Given instruction A:
Print the part of the listing that opens with the line containing "Given what is" and runs through the last line of the listing, including both ends and keeping every line unchanged.

On the perimeter, Marquette was significantly better, ranking 119th out of 349 teams in defensive 3-point percentage. The team was also much better at jumping into passing lanes. Senior guard Natisha Hiedeman led the team with 62 steals. Marquette as a team was ranked 30th in the nation in steals last year.

Hiedeman said that with the team’s press and defense they are playing, players are going to be in positions to get steals. As long as they are in the positions Kieger puts them in, the steals are going to come to them.

Kieger said they went over different ways to enhance the team’s defense during the offseason.

“A huge focus for us is closeouts, rotations, make sure we’re in help side, make sure we’re plugging the paint and not allowing people to just get easy high percentage shots,” Kieger said. “We’ve drilled it over and over in the summer.”

That includes communicating while rotating on defense. If a defender is beat by the offensive player, then a second defender needs to “rotate” over if they are on the “help side.”

“If we communicate on the floor, that’s going to be the biggest factor to help us win more games,” Hiedeman said. “You’re not just talking to the left or right of you, you’re talking to the whole team. If everybody on the floor is aware of what’s happening, we’re going to be able to get more stops and win more games.”

Junior guard Isabelle Spingola said Marquette’s vocality intimidates opponents. Kieger said she has high expectations for Spingola defensively.

Given instruction B:
Decide whether each statement agrees with the article on Marquette's defense, giving yes or no and quoting the words that settle it: (i) Marquette ranked 30th in the nation in defensive 3-point percentage. (ii) Natisha Hiedeman led the team with 62 steals. (iii) Isabelle Spingola is a senior guard.

Exercise data:
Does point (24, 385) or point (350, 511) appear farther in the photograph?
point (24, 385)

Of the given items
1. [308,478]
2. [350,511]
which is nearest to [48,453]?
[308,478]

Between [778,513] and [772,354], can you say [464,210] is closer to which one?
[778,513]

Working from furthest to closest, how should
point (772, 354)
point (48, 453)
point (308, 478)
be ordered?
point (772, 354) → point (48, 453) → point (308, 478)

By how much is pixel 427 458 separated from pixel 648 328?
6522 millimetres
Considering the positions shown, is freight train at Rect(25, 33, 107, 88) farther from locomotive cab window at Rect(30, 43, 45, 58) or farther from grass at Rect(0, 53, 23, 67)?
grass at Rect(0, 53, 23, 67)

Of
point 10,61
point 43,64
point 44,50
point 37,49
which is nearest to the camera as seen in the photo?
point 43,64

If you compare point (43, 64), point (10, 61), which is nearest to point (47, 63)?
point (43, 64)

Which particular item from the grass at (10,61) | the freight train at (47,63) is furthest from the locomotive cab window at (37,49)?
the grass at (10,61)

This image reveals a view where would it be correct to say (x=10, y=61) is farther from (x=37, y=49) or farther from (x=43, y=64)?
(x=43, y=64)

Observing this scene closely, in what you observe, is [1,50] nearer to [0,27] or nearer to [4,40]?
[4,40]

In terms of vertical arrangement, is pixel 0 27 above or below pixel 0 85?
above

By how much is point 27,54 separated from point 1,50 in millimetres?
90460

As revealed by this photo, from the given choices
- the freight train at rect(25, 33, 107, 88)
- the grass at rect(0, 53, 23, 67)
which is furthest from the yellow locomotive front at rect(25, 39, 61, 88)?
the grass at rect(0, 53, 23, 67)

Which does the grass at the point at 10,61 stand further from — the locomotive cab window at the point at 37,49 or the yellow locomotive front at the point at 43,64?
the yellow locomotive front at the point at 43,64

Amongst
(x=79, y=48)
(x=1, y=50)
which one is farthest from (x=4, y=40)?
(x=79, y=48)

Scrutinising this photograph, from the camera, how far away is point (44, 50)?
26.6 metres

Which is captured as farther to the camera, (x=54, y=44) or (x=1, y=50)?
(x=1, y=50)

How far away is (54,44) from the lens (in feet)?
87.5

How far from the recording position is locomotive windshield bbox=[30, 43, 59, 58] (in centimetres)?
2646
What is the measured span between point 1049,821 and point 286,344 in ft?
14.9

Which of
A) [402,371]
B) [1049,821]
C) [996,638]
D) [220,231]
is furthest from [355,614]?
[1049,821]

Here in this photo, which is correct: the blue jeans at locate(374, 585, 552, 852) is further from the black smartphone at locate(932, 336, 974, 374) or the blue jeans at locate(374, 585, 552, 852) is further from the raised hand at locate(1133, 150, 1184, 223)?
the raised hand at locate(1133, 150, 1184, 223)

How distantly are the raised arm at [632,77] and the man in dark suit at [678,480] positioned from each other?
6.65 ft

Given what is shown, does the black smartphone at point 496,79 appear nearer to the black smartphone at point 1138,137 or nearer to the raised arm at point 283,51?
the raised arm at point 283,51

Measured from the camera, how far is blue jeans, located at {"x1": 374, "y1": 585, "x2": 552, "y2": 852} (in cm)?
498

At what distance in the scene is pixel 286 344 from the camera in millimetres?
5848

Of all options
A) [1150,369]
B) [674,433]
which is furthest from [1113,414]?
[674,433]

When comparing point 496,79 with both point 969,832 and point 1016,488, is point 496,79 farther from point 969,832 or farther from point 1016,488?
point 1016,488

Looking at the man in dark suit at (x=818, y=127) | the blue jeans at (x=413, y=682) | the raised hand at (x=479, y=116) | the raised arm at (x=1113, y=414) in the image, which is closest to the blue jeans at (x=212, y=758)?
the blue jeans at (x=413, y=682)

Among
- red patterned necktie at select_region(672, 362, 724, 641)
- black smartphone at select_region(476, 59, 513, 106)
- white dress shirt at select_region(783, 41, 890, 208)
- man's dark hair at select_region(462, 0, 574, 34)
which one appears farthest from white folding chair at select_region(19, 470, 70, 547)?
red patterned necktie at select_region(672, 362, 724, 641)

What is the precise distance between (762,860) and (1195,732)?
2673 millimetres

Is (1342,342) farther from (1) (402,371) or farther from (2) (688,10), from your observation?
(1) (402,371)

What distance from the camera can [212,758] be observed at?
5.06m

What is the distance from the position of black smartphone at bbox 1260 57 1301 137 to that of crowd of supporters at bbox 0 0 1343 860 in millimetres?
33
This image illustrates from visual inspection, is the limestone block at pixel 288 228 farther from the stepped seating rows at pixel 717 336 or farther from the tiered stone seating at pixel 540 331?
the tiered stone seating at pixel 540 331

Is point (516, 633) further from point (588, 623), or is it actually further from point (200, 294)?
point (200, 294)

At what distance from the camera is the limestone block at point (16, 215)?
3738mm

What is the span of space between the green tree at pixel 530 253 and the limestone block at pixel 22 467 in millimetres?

Exercise response A:
Given what is shown, does the black smartphone at point 496,79 appear nearer to the black smartphone at point 1138,137 or nearer to the raised arm at point 283,51?
the raised arm at point 283,51

Measured from the camera, how far is blue jeans, located at {"x1": 374, "y1": 585, "x2": 552, "y2": 852} (in cm)?
498

At what distance in the scene is pixel 286 344 from the camera in millimetres?
5848

Of all options
A) [1150,369]
B) [674,433]
which is furthest from [1113,414]?
[674,433]

When comparing point 496,79 with both point 969,832 and point 1016,488, is point 496,79 farther from point 969,832 or farther from point 1016,488?
point 1016,488

Looking at the man in dark suit at (x=818, y=127) | the blue jeans at (x=413, y=682) | the raised hand at (x=479, y=116) | the raised arm at (x=1113, y=414) in the image, which is closest to the blue jeans at (x=212, y=758)?
the blue jeans at (x=413, y=682)

Among
- red patterned necktie at select_region(672, 362, 724, 641)
- black smartphone at select_region(476, 59, 513, 106)
- white dress shirt at select_region(783, 41, 890, 208)
- man's dark hair at select_region(462, 0, 574, 34)
which one appears farthest from white folding chair at select_region(19, 470, 70, 547)?
red patterned necktie at select_region(672, 362, 724, 641)

What is the precise distance between (762,860) and (1195,732)?
2673 millimetres

Is (1342,342) farther from (1) (402,371) or farther from (2) (688,10), from your observation?
(1) (402,371)

What distance from the camera can [212,758] be observed at?
5.06m

What is the distance from the position of black smartphone at bbox 1260 57 1301 137 to that of crowd of supporters at bbox 0 0 1343 860 in millimetres?
33
This image illustrates from visual inspection, is the limestone block at pixel 288 228 farther from the stepped seating rows at pixel 717 336 or farther from the tiered stone seating at pixel 540 331?
the tiered stone seating at pixel 540 331

Is point (516, 633) further from point (588, 623), or is it actually further from point (200, 294)?
point (200, 294)

At what distance from the camera is the limestone block at point (16, 215)?
3738mm

What is the span of space between the green tree at pixel 530 253 and the limestone block at pixel 22 467 in millimetres?

Exercise response B:
(i) No: "ranking 119th out of 349 teams in defensive 3-point percentage"
(ii) Yes: "Senior guard Natisha Hiedeman led the team with 62 steals."
(iii) No: "Junior guard Isabelle Spingola"